■ Stored records ■
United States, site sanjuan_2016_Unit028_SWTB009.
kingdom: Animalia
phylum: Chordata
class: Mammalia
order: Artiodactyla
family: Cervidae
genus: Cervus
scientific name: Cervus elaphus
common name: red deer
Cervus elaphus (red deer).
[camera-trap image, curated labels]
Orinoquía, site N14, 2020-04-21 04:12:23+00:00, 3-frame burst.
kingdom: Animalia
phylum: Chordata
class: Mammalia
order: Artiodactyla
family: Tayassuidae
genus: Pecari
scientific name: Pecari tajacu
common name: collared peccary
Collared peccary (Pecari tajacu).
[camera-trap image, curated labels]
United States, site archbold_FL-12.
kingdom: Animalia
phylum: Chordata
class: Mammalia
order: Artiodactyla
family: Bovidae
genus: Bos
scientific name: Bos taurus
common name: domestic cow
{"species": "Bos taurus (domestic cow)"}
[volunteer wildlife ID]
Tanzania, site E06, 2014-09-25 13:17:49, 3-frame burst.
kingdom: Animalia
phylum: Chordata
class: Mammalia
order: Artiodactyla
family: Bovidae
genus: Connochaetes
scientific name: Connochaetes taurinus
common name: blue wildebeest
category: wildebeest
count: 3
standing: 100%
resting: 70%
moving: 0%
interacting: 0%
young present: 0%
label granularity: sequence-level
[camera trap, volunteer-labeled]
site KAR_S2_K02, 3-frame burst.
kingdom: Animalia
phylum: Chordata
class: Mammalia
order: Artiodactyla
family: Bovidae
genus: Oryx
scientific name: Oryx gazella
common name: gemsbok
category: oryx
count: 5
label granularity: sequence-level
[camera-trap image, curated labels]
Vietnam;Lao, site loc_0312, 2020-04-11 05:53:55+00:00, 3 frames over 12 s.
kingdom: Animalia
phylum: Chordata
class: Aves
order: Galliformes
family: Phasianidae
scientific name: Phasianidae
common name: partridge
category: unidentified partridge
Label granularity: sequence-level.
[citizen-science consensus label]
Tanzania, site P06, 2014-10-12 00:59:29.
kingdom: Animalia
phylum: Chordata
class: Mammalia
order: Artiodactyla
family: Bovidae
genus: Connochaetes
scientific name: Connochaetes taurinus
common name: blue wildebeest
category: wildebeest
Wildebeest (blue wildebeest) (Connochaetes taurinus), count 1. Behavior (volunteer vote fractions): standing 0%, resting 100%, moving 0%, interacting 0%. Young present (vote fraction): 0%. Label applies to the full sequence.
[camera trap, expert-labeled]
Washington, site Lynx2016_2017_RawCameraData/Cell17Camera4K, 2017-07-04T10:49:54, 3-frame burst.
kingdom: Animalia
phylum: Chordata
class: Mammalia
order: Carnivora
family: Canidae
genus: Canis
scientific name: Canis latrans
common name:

■ Work required ■
Reproduce the entries exactly as they appear.

■ Answer to this task ■
United States, site sanjuan_2016_Unit028_SWTB009.
kingdom: Animalia
phylum: Chordata
class: Mammalia
order: Artiodactyla
family: Cervidae
genus: Cervus
scientific name: Cervus elaphus
common name: red deer
Cervus elaphus (red deer).
[camera-trap image, curated labels]
Orinoquía, site N14, 2020-04-21 04:12:23+00:00, 3-frame burst.
kingdom: Animalia
phylum: Chordata
class: Mammalia
order: Artiodactyla
family: Tayassuidae
genus: Pecari
scientific name: Pecari tajacu
common name: collared peccary
Collared peccary (Pecari tajacu).
[camera-trap image, curated labels]
United States, site archbold_FL-12.
kingdom: Animalia
phylum: Chordata
class: Mammalia
order: Artiodactyla
family: Bovidae
genus: Bos
scientific name: Bos taurus
common name: domestic cow
{"species": "Bos taurus (domestic cow)"}
[volunteer wildlife ID]
Tanzania, site E06, 2014-09-25 13:17:49, 3-frame burst.
kingdom: Animalia
phylum: Chordata
class: Mammalia
order: Artiodactyla
family: Bovidae
genus: Connochaetes
scientific name: Connochaetes taurinus
common name: blue wildebeest
category: wildebeest
count: 3
standing: 100%
resting: 70%
moving: 0%
interacting: 0%
young present: 0%
label granularity: sequence-level
[camera trap, volunteer-labeled]
site KAR_S2_K02, 3-frame burst.
kingdom: Animalia
phylum: Chordata
class: Mammalia
order: Artiodactyla
family: Bovidae
genus: Oryx
scientific name: Oryx gazella
common name: gemsbok
category: oryx
count: 5
label granularity: sequence-level
[camera-trap image, curated labels]
Vietnam;Lao, site loc_0312, 2020-04-11 05:53:55+00:00, 3 frames over 12 s.
kingdom: Animalia
phylum: Chordata
class: Aves
order: Galliformes
family: Phasianidae
scientific name: Phasianidae
common name: partridge
category: unidentified partridge
Label granularity: sequence-level.
[citizen-science consensus label]
Tanzania, site P06, 2014-10-12 00:59:29.
kingdom: Animalia
phylum: Chordata
class: Mammalia
order: Artiodactyla
family: Bovidae
genus: Connochaetes
scientific name: Connochaetes taurinus
common name: blue wildebeest
category: wildebeest
Wildebeest (blue wildebeest) (Connochaetes taurinus), count 1. Behavior (volunteer vote fractions): standing 0%, resting 100%, moving 0%, interacting 0%. Young present (vote fraction): 0%. Label applies to the full sequence.
[camera trap, expert-labeled]
Washington, site Lynx2016_2017_RawCameraData/Cell17Camera4K, 2017-07-04T10:49:54, 3-frame burst.
kingdom: Animalia
phylum: Chordata
class: Mammalia
order: Carnivora
family: Canidae
genus: Canis
scientific name: Canis latrans
common name:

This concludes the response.